Model portfolio, sicuri che funzionino?

I model portfolio, asset allocation elaborate dai grandi gestori e “pronte all’uso”, stanno vivendo un periodo di forte espansione. Ma se in linea teorica rappresentano un’interessante opportunità, nella pratica qualcosa rischia di non tornare.

Nell’industria del risparmio gestito è una delle tendenze più interessanti dell’ultimo anno. I model portfolio (MP) non sono altro che raccomandazioni elaborate dalle società di gestione e consegnate ai consulenti come linee guida, non vincolanti, per la creazione dei portafogli dei propri clienti. Strategie, tattiche e naturalmente una lista di prodotti (etf e fondi comuni) nei quali investire per metterle in pratica.

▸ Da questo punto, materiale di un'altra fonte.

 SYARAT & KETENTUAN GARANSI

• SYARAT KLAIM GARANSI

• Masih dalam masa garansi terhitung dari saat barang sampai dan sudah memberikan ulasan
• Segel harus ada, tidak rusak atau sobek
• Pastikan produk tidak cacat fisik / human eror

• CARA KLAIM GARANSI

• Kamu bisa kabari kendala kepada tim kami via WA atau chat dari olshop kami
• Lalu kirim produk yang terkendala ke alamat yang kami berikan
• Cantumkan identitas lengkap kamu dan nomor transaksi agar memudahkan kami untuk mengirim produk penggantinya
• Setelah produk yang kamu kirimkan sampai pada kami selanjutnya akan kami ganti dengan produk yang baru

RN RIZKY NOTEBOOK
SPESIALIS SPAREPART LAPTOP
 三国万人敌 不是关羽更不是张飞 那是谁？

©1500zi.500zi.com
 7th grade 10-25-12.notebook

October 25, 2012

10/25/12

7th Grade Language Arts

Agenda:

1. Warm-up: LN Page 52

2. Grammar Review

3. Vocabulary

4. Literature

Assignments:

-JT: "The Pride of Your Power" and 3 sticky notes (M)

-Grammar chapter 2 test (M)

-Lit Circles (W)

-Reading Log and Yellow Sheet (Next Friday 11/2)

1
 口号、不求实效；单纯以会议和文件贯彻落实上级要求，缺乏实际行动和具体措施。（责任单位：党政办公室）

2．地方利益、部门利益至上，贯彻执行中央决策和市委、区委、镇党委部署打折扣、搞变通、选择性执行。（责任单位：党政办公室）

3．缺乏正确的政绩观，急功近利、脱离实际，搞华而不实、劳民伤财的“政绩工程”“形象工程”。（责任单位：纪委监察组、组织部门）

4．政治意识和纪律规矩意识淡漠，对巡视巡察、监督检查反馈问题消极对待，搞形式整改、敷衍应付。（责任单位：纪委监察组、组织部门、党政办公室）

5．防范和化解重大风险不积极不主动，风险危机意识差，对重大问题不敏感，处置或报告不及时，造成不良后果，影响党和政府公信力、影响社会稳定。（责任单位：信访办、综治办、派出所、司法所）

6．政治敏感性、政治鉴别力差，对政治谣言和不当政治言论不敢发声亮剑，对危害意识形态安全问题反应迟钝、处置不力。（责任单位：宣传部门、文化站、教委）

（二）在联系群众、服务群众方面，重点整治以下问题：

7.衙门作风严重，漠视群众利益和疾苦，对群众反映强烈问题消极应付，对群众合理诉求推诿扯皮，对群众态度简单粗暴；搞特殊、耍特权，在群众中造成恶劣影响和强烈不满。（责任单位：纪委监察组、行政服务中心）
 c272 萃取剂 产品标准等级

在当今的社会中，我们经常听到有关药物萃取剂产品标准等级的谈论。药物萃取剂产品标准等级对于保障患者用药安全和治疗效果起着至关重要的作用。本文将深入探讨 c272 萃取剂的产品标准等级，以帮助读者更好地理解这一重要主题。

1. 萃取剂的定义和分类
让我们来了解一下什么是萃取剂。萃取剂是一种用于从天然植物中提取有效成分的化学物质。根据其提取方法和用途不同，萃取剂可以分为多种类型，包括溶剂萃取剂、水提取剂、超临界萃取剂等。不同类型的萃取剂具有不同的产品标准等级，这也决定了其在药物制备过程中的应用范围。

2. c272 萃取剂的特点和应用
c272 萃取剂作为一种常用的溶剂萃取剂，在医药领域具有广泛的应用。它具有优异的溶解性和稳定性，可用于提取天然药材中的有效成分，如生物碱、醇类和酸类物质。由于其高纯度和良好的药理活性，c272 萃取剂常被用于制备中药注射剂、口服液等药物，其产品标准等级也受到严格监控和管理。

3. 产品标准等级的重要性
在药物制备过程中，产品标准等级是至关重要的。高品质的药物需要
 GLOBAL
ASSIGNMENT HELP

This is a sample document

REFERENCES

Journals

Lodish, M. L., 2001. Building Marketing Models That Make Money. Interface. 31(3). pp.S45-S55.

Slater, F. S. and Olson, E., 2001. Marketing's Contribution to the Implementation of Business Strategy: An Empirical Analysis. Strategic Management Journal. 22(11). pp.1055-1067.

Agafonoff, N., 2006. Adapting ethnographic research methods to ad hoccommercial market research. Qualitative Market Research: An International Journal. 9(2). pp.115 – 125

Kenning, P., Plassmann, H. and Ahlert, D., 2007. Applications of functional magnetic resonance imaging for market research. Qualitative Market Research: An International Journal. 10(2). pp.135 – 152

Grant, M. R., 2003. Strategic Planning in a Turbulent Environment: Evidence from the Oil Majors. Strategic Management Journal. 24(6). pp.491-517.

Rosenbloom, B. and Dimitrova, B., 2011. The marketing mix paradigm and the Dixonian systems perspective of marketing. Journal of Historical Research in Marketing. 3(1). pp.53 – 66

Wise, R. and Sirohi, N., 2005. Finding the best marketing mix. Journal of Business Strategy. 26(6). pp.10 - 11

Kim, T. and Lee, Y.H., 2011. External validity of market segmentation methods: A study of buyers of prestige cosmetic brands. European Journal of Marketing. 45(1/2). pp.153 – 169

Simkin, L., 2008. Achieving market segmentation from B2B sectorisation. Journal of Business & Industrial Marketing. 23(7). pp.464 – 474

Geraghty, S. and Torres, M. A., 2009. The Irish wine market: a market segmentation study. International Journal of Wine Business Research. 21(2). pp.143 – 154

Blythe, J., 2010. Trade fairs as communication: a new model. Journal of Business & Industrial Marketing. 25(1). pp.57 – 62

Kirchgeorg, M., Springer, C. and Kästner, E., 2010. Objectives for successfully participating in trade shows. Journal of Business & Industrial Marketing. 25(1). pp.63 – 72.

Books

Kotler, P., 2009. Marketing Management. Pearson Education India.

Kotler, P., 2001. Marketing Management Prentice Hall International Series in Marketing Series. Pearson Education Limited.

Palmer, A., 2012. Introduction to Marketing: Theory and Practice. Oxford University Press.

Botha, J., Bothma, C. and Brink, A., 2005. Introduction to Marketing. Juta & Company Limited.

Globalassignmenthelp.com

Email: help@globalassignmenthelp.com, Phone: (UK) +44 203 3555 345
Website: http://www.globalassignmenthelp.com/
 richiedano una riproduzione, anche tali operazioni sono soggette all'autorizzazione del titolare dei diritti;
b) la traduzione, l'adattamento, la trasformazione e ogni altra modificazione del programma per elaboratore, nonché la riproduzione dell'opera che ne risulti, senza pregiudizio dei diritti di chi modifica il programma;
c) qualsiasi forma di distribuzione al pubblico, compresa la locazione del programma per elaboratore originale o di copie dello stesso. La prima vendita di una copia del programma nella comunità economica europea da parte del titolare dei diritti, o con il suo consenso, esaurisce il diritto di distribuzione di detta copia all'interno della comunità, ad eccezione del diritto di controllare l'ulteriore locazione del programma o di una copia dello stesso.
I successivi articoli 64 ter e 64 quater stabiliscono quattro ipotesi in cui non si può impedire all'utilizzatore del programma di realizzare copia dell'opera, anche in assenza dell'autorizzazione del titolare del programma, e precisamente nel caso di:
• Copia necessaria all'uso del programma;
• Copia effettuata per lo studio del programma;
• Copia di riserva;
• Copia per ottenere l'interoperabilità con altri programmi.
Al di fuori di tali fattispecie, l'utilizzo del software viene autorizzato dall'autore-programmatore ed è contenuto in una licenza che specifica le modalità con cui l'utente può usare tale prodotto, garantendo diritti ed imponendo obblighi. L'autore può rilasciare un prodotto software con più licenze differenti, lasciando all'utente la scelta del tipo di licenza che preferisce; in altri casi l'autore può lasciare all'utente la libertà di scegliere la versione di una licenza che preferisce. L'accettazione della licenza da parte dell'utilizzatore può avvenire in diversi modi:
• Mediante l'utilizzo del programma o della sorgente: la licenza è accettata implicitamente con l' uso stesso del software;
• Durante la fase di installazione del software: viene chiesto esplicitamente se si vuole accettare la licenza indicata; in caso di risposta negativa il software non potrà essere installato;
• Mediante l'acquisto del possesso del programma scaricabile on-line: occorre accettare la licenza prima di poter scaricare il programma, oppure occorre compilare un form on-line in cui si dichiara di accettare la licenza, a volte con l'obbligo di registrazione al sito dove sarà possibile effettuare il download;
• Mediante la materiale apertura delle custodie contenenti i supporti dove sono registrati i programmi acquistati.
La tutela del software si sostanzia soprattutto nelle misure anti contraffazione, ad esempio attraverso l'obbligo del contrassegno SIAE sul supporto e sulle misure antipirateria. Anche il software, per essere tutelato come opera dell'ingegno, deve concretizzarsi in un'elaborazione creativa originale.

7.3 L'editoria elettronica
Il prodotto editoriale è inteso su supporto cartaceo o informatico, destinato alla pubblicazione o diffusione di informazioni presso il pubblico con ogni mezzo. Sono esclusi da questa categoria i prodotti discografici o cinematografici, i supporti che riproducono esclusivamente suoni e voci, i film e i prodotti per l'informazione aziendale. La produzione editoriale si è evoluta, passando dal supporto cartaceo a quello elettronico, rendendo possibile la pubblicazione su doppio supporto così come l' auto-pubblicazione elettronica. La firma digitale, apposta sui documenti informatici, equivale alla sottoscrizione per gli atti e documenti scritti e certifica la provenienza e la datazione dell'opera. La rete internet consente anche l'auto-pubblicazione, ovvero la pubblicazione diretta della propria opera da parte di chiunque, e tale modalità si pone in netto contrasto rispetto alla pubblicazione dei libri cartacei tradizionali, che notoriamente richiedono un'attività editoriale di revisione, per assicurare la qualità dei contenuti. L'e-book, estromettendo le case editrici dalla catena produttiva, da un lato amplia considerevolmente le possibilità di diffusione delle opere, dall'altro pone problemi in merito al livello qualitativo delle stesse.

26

L’idea di poter disporre di soluzioni “pre-configurate” da offrire ai propri clienti ha certamente fatto breccia tra gli advisors. Secondo uno studio Broadridge Financial Solutions gli assets collegati ai model portfolio sono cresciuti del 24% annuo nell’ultimo biennio e continueranno a crescere a ritmi sostenuti anche nei prossimi anni, raddoppiando nel giro di 5 anni. Già oggi la massa amministrata riferibile agli MP sfiora i 5 trilioni di dollari.

Tre accademici, Jonathan Brogaard, Nataliya Gerasimova e Ying Liu, hanno voluto capirci un po’ di più sul fenomeno. E le conclusioni del loro studio sono raccolte in un paper pubblicato a novembre scorso e dal titolo: “Advising the Advisors: Evidence from ETFs”.

Secondo gli autori l’idea dei portfolio model, in linea teorica molto interessante, rischia di incespicare nella pratica. Dai dati analizzati da Brogaard e colleghi emerge che l’appeal della raccomandazione del grande gestore rende gli investitori un po’ meno attenti al profilo dei costi ed alle performance reali degli strumenti consigliati.

Prendendo in considerazione i dati del periodo 2010-2020, si scopre che l’inclusione in un MP aumenta il flusso di investimenti in entrata di un ETF di 1,1 punti percentuali. Gli ETF emessi dallo stesso gestore che ha creato l’MP hanno una probabilità di essere inclusi in una raccomandazione tre volte superiore degli strumenti emessi da terzi. In media gli ETF “della casa” hanno dei costi di gestione più alti di 6 punti base ed un rendimento annuo inferiore di 67 punti base rispetto agli ETF di terzi.

Insomma il costo di queste raccomandazioni d’investimento sembrerebbe piuttosto alto se, come sostiene lo studio, gli investitori accettano di acquistare strumenti meno performanti e più cari.